Most of the stores in Akihabara are tall and narrow, with different products on each floor. There are usually very narrow stairs or a tiny escalator to travel between floors. We spent a lot of time in one particular used game and movie store, just wandering around. One floor was full of classic video games and systems. I nearly bought a used Super Famicom and games, but then considered carrying it around in my backpack for the rest of the day. The next time I live in Japan I will have to get one. The TV floor had DVDs of all kinds of old anime and live action TV shows. I watched in amazement as a small TV showed the opening theme from Himitsu Sentai Go Ranger. Stop what you are doing and click on the link. DO IT NOW!

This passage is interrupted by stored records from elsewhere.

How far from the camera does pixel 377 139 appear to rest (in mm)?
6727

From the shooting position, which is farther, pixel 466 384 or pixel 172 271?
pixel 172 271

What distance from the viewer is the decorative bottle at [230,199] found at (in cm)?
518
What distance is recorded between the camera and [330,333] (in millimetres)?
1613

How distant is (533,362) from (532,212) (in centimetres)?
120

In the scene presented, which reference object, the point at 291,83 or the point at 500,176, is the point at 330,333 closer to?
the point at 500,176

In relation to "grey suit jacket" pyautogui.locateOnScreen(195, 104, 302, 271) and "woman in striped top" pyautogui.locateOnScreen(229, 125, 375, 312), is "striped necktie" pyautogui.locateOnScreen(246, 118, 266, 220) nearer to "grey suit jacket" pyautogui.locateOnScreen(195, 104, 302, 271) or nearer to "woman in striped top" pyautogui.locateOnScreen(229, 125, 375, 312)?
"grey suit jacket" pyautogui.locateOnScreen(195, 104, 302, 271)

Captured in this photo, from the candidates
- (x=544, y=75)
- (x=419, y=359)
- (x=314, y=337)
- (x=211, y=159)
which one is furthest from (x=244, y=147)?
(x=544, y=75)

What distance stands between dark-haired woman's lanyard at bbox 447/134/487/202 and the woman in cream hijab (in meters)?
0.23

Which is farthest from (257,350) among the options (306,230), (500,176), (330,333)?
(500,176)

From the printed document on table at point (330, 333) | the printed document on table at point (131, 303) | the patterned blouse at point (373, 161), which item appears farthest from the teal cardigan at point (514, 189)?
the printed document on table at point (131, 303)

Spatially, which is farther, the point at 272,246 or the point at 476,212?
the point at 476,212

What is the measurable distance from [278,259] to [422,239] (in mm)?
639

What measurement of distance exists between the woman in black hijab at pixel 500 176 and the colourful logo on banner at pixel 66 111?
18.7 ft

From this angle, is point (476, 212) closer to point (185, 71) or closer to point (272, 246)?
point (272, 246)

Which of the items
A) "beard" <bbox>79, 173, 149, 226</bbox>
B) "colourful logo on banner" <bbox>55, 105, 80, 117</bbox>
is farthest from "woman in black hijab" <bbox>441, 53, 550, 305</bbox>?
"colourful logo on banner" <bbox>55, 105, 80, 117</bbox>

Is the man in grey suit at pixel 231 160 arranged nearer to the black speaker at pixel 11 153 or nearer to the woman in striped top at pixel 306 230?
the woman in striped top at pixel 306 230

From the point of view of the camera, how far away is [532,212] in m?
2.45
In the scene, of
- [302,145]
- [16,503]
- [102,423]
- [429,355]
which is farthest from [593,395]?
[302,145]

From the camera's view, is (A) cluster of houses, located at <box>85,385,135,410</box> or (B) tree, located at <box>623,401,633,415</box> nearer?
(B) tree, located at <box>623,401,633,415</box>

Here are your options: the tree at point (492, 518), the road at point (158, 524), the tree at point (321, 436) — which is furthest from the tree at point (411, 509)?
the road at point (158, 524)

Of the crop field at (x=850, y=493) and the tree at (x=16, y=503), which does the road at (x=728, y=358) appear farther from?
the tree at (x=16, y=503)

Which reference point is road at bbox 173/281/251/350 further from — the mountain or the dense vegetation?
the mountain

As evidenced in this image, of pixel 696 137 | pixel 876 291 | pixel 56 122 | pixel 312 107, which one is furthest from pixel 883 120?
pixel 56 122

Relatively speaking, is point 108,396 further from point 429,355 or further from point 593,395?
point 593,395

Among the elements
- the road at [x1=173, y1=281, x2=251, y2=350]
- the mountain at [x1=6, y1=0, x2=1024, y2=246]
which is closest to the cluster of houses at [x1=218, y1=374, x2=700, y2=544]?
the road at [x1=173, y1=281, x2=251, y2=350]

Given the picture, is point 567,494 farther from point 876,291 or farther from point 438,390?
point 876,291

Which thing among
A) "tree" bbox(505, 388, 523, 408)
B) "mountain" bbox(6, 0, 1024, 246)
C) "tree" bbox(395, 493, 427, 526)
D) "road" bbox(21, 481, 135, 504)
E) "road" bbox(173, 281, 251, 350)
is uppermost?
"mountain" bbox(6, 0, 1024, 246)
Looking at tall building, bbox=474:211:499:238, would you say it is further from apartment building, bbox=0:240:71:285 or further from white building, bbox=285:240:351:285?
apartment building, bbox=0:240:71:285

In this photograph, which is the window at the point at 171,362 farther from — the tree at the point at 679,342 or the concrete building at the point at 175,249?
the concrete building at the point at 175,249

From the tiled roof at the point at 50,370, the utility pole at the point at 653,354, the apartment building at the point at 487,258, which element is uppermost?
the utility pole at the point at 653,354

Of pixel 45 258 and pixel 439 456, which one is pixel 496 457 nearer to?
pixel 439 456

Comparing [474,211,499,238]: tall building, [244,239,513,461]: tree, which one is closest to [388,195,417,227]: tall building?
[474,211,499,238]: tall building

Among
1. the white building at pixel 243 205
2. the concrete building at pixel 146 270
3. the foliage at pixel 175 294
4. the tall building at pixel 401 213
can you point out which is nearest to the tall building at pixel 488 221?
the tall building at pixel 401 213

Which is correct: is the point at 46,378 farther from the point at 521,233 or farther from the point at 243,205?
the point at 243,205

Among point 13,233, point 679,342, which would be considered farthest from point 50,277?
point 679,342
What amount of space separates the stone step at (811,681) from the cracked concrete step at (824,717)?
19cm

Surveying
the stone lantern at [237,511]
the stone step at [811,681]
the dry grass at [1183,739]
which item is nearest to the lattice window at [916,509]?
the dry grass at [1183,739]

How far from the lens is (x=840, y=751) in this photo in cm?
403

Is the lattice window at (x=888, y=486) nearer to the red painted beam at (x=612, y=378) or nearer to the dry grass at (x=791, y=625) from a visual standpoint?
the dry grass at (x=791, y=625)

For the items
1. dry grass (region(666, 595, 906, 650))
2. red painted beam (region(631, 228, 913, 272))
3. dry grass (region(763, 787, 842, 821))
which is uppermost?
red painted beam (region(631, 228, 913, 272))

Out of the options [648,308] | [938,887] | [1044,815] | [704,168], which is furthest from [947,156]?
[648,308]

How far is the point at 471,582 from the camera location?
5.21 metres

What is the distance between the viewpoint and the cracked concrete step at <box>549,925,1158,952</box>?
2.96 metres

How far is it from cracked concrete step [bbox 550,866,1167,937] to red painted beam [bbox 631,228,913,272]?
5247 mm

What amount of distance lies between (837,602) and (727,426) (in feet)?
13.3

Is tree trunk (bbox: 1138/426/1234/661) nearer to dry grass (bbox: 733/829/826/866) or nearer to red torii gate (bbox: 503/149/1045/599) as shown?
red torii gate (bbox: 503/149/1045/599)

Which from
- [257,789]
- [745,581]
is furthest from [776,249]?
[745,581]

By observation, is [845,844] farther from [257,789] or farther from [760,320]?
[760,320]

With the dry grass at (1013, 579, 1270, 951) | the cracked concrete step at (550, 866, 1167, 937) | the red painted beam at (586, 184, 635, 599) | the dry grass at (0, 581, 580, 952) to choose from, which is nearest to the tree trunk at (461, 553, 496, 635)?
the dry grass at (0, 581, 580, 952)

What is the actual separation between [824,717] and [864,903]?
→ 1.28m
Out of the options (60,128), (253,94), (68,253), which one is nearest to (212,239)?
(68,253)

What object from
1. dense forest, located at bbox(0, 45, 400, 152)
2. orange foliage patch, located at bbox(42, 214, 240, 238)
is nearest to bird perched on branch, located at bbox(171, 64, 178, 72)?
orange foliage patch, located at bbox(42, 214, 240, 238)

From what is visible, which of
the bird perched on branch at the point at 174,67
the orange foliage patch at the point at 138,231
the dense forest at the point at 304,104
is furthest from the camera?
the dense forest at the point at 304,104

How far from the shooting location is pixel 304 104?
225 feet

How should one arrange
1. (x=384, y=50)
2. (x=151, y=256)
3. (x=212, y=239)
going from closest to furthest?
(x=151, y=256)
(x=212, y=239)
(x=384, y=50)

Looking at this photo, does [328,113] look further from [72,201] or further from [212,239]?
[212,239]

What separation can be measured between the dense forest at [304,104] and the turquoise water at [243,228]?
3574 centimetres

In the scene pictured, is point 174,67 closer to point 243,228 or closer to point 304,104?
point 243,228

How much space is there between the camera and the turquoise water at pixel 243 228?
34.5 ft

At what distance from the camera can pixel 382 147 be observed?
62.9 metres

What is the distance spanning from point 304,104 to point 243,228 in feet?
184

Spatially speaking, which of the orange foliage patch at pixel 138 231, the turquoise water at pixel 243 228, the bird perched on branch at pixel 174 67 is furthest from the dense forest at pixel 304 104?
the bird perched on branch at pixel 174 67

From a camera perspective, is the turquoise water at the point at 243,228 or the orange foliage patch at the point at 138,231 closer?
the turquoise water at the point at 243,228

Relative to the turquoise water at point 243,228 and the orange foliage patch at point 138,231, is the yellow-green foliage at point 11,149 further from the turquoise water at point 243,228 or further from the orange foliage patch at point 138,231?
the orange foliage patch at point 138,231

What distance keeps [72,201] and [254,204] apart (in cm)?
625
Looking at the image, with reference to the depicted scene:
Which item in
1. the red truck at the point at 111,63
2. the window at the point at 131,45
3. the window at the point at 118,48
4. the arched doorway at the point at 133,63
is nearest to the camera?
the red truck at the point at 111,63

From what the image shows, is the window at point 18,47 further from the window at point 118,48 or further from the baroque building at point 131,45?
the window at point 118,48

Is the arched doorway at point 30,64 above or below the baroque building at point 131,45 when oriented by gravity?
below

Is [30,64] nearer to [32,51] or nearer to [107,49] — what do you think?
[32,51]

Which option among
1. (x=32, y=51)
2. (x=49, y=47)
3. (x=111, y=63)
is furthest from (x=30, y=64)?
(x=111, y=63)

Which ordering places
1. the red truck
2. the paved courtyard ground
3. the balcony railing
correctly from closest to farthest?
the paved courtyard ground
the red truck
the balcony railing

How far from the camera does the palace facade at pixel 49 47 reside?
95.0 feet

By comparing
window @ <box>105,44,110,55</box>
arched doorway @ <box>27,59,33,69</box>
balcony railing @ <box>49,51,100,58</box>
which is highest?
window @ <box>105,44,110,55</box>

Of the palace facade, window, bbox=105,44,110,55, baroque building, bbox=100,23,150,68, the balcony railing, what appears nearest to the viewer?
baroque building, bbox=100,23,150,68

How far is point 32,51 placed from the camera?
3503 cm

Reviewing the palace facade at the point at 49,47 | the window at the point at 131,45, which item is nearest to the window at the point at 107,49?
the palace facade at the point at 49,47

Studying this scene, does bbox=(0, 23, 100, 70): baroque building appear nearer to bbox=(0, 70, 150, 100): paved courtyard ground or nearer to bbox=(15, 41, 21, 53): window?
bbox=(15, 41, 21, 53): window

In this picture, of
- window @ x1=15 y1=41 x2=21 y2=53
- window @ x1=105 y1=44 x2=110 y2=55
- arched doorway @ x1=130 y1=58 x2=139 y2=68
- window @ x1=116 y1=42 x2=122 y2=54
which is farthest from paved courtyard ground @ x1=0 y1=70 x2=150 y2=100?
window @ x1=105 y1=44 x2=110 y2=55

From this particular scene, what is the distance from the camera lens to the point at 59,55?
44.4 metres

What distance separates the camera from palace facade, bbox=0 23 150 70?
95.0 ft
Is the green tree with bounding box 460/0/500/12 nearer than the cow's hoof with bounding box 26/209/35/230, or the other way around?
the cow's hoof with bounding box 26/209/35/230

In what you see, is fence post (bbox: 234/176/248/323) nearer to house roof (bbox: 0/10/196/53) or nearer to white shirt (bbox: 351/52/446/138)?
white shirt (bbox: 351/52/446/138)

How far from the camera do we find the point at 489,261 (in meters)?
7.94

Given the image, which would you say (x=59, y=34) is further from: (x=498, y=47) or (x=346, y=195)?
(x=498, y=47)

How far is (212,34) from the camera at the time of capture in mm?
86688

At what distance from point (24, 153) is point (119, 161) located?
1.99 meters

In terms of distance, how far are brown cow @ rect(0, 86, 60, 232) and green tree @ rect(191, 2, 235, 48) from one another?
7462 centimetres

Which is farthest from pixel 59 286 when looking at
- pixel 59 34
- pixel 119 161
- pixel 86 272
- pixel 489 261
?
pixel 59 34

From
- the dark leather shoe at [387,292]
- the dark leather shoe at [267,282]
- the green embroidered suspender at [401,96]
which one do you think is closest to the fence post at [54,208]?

The computer game floor had a small selection of English language games, which are very hard to find in Japan. As someone who lived in Japan for 3 years who likes computer games, I loved hunting through the game stores until I found the few that sold English games. It was like an epic geeky treasure hunt. The rest of the floor was full of porn games. Some brilliant sales person had set up a display full of Tenga masturbation toys in the middle of the porn game section. I have seen a lot of game stores in Akihabara with a lot of dirty games, and I have seen stores that sell solo sex toys for guys, but have never seen a store that made the obvious connection between the two products and offered them for sale in the same place before. Genius!

The movie floor is where we found the dark side of Akihabara. In addition to the regular movies and porn movies, we found a section of bathing suit model DVDs. These movies feature no nudity, just female models wearing bathing suits and frolicking around. Normally this would not be terribly creepy, until we noticed that the girls on the package looked a little too young. I was able to read the Japanese on one of the covers and found that it proudly proclaimed that the model was 14 years old. I pointed this out to The Wife, who showed me that the next DVD featured a 12 year old model. We quickly walked away from that part of the store, disgusted and feeling wrong. Keep in mind – we were in a major, reputable store on one of the main streets. Worse things exist out there should a person want to look for them.

I didn’t write this blog post to promote debate on any moral or legal issues that exist with this material. No matter where you are from, Japan probably has different laws than your country. Nothing you can buy in a major store in Akiba is illegal in Japan. Whether or not you find it ammoral is entirely up to you. Personally, I would like to see stricter laws in Japan, but as a person with exactly zero political power in Japan, I can’t do very much about it other than blogging.

We left the game store and moved on to much more pleasant things – lunch. We ate at Becker’s Burgers, which is notable for serving what is possibly Japan’s only attempt at poutine. Proper poutine has thick fries covered in gravy with cheese curds. Becker’s poutine has shoestring fries with a gravy like sauce and shredded cheese. It doesn’t compare to the real thing, but does fill the void as a comfort food for a homesick Canadian. Across from Becker’s was a t-shirt store. The front window featured a shirt that said (in Japanese): “Seriously, I want to quit my job”. I was going to buy it and wear it upon my return to Canada on casual Fridays. I changed my mind at the last minute, just in case someone at the office did figure out the meaning. My boss does have a good sense of humour, but it is never a good idea to push your luck.

Overall, Akihabara is a fun place for anyone visiting Japan that is interested in games, anime, movies, electronics and any manner of “geek stuff”. Be aware, you may run into some unpleasant things for sale, but that hopefully won’t detract too much from the overall experience. If you are really concerned or on a tight schedule, stick to the giant Yodobashi Camera next to the station. You can get a sample of all the good stuff that Akihabara has to offer in one massive store. I do wish you the best of luck getting that stupid song out of your head. You have been warned.